2) Fuzzy logic matching (https://stackoverflow.com/questions/37978098/fuzzy-logic-matching)
For your use case of matching lists of company names, I would suggest going through the following points.
a) Unique attribute: Firstly, make sure that you can’t match using any other unique attribute like an address etc. A unique attribute would greatly simplify the problem. Having ensured that you only have the company name attribute for matching you can proceed with the following steps.
b) Data preprocessing: Remove commonly occurring stop words from the text. Some manual processing such as selecting the words which are not relevant to the list of company names from the most frequently occuring words would prove useful.
c) Indexing: Comparing all the records is a computationally expensive task. An indexing method such as blocking or sorted neighbourhood indexing can be used to reduce the number of comparisons which have to be made.
d) Fuzzy Matching: A measure such as the levenshtein distance can be used to calculate the scores between pairs of strings. Several implementations of the Levenshtein distance are covered in the popular python package Fuzzywuzzy.

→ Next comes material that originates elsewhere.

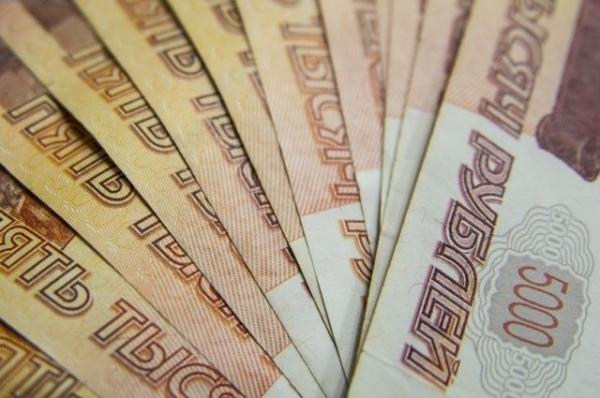 На нижегородца завели дело за хищение 28 млн рублей у банка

For this use case, I would recommend using the token_set_ratio or the partial_ratio functions.
3) Fuzzy Search Algorithm(https://stackoverflow.com/questions/32337135/fuzzy-search-algorithm-approximate-string-matching-algorithm):
The problem can be broken down into two parts:
- Choosing the correct string metric.
- Coming up with a fast implementation of the same.
Choosing the correct metric: The first part is largely dependent on your use case. However, I would suggest using a combination of a distance-based score and a phonetic-based encoding for greater accuracy i.e. initially computing a score based on the Levenshtein distance and later using Metaphone or Double Metaphone to complement the results.
Again, you should base your decision on your use case, if you can do with using just the Metaphone or Double Metaphone algorithms, then you needn't worry much about the computational cost.
Implementation: One way to cap down the computational cost is to cluster your data into several small groups based on your algorithm and load them into a dictionary.
For example, If you can assume that your user enters the first letter of the name correctly, you can store the names based on this invariant in a dictionary.
So, if the user enters the name "National School" you need to compute the metric only for school names starting with the letter "N".
Conclusion
I hope that you had a good time reading about fuzzy logic.
We initially went through the concept of fuzzy logic, their practical applications and use cases, things to consider if you choose to use fuzzy matching, the various algorithms used to implement fuzzy string matching, and their implementation in popular programming languages.
We as humans are often unsure about our decisions i.e. by our very nature we are fuzzy. As long as we stay fuzzy, it only makes sense that the tools that we design should also be fuzzy. On that rather philosophical note, I will see you in the next blog post.